■ EXTRACT TO READ ■
Let $L$ be any lattice in $\mathbb{C},$ and $L'$ a lattice containing $L$ with index $n$ (i.e $n=\sharp L'/L$) I found this statement
"The lattice $L'$ must be contained in $\frac{1}{n}L = \{\frac{1}{n}L\; ; \; l\in L\},$ because each element of $L'/L$ has order dividing $n=\sharp L'/L.$ Thus, $L'$ corresponds to a subgroup of order $n$ in $\frac{1}{n}L/L\simeq (\mathbb{Z}/n\mathbb{Z})^2$ " in Koblitz Introduction to Elliptic Curves and modular forms p 152
I don't understand why
- $L'\subset \frac{1}{n}L$
- $L'$ corresponds to a subgroup of order $n$ in $\frac{1}{n}L$
- $\frac{1}{n}L/L\simeq (\mathbb{Z}/n\mathbb{Z})^2$
Could someone please explain to me this, Thanks in advance.
When I was first looking at questions like this I recall needing to take my time to fully absorb the fact that $\frac1n L$ is BIGGER than $L$. Why would anyone think that multiplication by $1/n$ makes something smaller? Beats me:-) Anyway, with that off my chest, let's roll.
1. Let $x\in L'$. Consider the coset $x+L$ in the quotient group $L'/L$. Because $[L':L]=n$ we have, by Lagrange's theorem familiar from elementary group theory, that $$nx+L=n(x+L)=0_{L'/L}=L.$$ So $nx\in L$ and therefore $x\in\frac1n L$.
2. By part 1 we have the inclusions $$ L\subseteq L'\subseteq \frac1nL. $$ Moding out the smallest subgroup $L$ tells us that $$ L'/L\le \frac1nL/L. $$ We were given the fact that $\#L'/L=n$ so the subgroup $L'/L$ has, indeed, order $n$. In other words, we are using the fact that if $K$ is a normal subgroup of $G$, then there is a bijective correspondence between the subgroups of $G/K$ and the intermediate groups $H$ such that $K\le H\le G$. The correspondence relates $H$ and $H/K\le G/K$.
3. $L$ is a free abelian group of rank two generated by, say, $\alpha$ and $\beta$. So $\frac1n L$ is the free abelian group generated by $u=\alpha/n$ and $v=\beta/n$. We then switch points of view and think of $L$ as the subgroup of $\frac1nL$ generated by $nu$ and $nv$. The isomorphism is given by $$ f:\frac1nL/L\to(\Bbb{Z}/n\Bbb{Z})^2, (au+bv)+L\mapsto (\overline{a},\overline{b}). $$

■ AIM A ■
For the lattice thread, decide whether each statement agrees with it, answering yes or no and quoting the deciding words: (i) The reply describes $\frac1n L$ as smaller than $L$. (ii) The opening post takes its quoted statement from page 152 of a book by Koblitz. (iii) The reply's first step relies on Lagrange's theorem.
■ AIM B ■
Return the part of the lattice thread starting with "Let $L$ be any" and going on through "Thanks in advance.", copied word for word.

■ DATA BLOCK ■
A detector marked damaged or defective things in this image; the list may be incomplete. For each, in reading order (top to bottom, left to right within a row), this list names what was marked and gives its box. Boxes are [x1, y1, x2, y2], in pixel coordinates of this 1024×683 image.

■ COMPLETE OUTPUT A ■
(i) No: "the fact that $\frac1n L$ is BIGGER than $L$"
(ii) Yes: "in Koblitz Introduction to Elliptic Curves and modular forms p 152"
(iii) Yes: "by Lagrange's theorem familiar from elementary group theory"

■ COMPLETE OUTPUT B ■
Let $L$ be any lattice in $\mathbb{C},$ and $L'$ a lattice containing $L$ with index $n$ (i.e $n=\sharp L'/L$) I found this statement
"The lattice $L'$ must be contained in $\frac{1}{n}L = \{\frac{1}{n}L\; ; \; l\in L\},$ because each element of $L'/L$ has order dividing $n=\sharp L'/L.$ Thus, $L'$ corresponds to a subgroup of order $n$ in $\frac{1}{n}L/L\simeq (\mathbb{Z}/n\mathbb{Z})^2$ " in Koblitz Introduction to Elliptic Curves and modular forms p 152
I don't understand why
- $L'\subset \frac{1}{n}L$
- $L'$ corresponds to a subgroup of order $n$ in $\frac{1}{n}L$
- $\frac{1}{n}L/L\simeq (\mathbb{Z}/n\mathbb{Z})^2$
Could someone please explain to me this, Thanks in advance.